• Short problem: Return every one of the following records verbatim, with no changes to wording, spacing, or punctuation.

• Data excerpts:
###

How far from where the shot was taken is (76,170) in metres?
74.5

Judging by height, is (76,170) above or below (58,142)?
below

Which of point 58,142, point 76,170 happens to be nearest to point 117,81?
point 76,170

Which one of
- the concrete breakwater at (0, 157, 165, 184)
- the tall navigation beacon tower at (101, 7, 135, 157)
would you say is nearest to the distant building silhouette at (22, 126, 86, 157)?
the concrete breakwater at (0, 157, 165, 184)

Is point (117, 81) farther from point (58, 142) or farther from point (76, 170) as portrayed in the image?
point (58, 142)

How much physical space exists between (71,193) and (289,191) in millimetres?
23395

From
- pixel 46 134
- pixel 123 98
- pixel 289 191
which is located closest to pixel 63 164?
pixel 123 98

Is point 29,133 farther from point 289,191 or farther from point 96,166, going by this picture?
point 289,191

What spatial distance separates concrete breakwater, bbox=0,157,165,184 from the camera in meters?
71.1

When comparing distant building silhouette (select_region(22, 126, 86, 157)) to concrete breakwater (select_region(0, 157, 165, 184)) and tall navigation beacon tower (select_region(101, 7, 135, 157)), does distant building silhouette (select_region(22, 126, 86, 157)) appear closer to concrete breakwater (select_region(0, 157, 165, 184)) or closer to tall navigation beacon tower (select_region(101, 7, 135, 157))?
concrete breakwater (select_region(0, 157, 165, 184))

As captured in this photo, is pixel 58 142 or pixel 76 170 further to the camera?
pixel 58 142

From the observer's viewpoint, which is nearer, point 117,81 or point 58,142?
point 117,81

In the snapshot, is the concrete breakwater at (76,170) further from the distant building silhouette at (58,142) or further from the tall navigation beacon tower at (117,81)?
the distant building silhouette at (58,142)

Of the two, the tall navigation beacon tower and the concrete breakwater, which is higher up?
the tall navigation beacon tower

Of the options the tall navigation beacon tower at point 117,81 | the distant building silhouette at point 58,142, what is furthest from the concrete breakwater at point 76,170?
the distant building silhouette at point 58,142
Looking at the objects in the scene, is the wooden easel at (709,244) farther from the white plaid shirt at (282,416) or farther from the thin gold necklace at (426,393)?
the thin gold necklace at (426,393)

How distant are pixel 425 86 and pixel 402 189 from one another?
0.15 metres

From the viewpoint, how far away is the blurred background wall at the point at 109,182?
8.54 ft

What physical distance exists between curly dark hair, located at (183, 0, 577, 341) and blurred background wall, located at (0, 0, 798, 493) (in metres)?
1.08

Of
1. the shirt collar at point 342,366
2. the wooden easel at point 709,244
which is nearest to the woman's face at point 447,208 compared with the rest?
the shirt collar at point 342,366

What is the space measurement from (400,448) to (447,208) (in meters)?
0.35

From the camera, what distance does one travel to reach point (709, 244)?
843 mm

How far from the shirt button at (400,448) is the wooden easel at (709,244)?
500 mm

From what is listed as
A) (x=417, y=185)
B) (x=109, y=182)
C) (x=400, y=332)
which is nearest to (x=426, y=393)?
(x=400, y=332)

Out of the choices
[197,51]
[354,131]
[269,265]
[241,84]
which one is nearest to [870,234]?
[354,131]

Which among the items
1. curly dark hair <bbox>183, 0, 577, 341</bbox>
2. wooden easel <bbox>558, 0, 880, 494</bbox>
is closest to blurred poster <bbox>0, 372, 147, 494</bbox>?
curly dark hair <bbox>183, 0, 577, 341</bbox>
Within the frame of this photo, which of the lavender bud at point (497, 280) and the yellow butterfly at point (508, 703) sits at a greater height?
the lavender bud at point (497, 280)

###

• Task solution:
How far from where the shot was taken is (76,170) in metres?
74.5

Judging by height, is (76,170) above or below (58,142)?
below

Which of point 58,142, point 76,170 happens to be nearest to point 117,81?
point 76,170

Which one of
- the concrete breakwater at (0, 157, 165, 184)
- the tall navigation beacon tower at (101, 7, 135, 157)
would you say is nearest to the distant building silhouette at (22, 126, 86, 157)?
the concrete breakwater at (0, 157, 165, 184)

Is point (117, 81) farther from point (58, 142) or farther from point (76, 170) as portrayed in the image?
point (58, 142)

How much physical space exists between (71,193) and (289,191) in millimetres?
23395

From
- pixel 46 134
- pixel 123 98
- pixel 289 191
which is located closest to pixel 63 164?
pixel 123 98

Is point 29,133 farther from point 289,191 or farther from point 96,166, going by this picture?
point 289,191

What spatial distance separates concrete breakwater, bbox=0,157,165,184 from the camera in meters?
71.1

When comparing distant building silhouette (select_region(22, 126, 86, 157)) to concrete breakwater (select_region(0, 157, 165, 184)) and tall navigation beacon tower (select_region(101, 7, 135, 157)), does distant building silhouette (select_region(22, 126, 86, 157)) appear closer to concrete breakwater (select_region(0, 157, 165, 184)) or closer to tall navigation beacon tower (select_region(101, 7, 135, 157))?
concrete breakwater (select_region(0, 157, 165, 184))

As captured in this photo, is pixel 58 142 or pixel 76 170 further to the camera?
pixel 58 142

From the observer's viewpoint, which is nearer, point 117,81 or point 58,142?
point 117,81

In the snapshot, is the concrete breakwater at (76,170) further from the distant building silhouette at (58,142) or further from the tall navigation beacon tower at (117,81)?
the distant building silhouette at (58,142)

Of the two, the tall navigation beacon tower and the concrete breakwater, which is higher up?
the tall navigation beacon tower

Of the options the tall navigation beacon tower at point 117,81 | the distant building silhouette at point 58,142, what is furthest from the concrete breakwater at point 76,170?
the distant building silhouette at point 58,142
Looking at the objects in the scene, is the wooden easel at (709,244) farther from the white plaid shirt at (282,416) or farther from the thin gold necklace at (426,393)?
the thin gold necklace at (426,393)

How distant are pixel 425 86 and pixel 402 189 from one another?
0.15 metres

From the viewpoint, how far away is the blurred background wall at the point at 109,182?
8.54 ft

What physical distance exists between curly dark hair, located at (183, 0, 577, 341) and blurred background wall, located at (0, 0, 798, 493) (in metres)?
1.08

Of
1. the shirt collar at point 342,366
2. the wooden easel at point 709,244
which is nearest to the woman's face at point 447,208 compared with the rest?
the shirt collar at point 342,366

What is the space measurement from (400,448) to (447,208) (in meters)?
0.35

From the camera, what distance does one travel to reach point (709, 244)?
843 mm

How far from the shirt button at (400,448) is the wooden easel at (709,244)?
500 mm

From what is listed as
A) (x=417, y=185)
B) (x=109, y=182)
C) (x=400, y=332)
which is nearest to (x=426, y=393)?
(x=400, y=332)

Out of the choices
[197,51]
[354,131]
[269,265]
[241,84]
which one is nearest to [870,234]?
[354,131]

Which among the items
1. curly dark hair <bbox>183, 0, 577, 341</bbox>
2. wooden easel <bbox>558, 0, 880, 494</bbox>
is closest to blurred poster <bbox>0, 372, 147, 494</bbox>?
curly dark hair <bbox>183, 0, 577, 341</bbox>
Within the frame of this photo, which of the lavender bud at point (497, 280) and the yellow butterfly at point (508, 703) sits at a greater height?
the lavender bud at point (497, 280)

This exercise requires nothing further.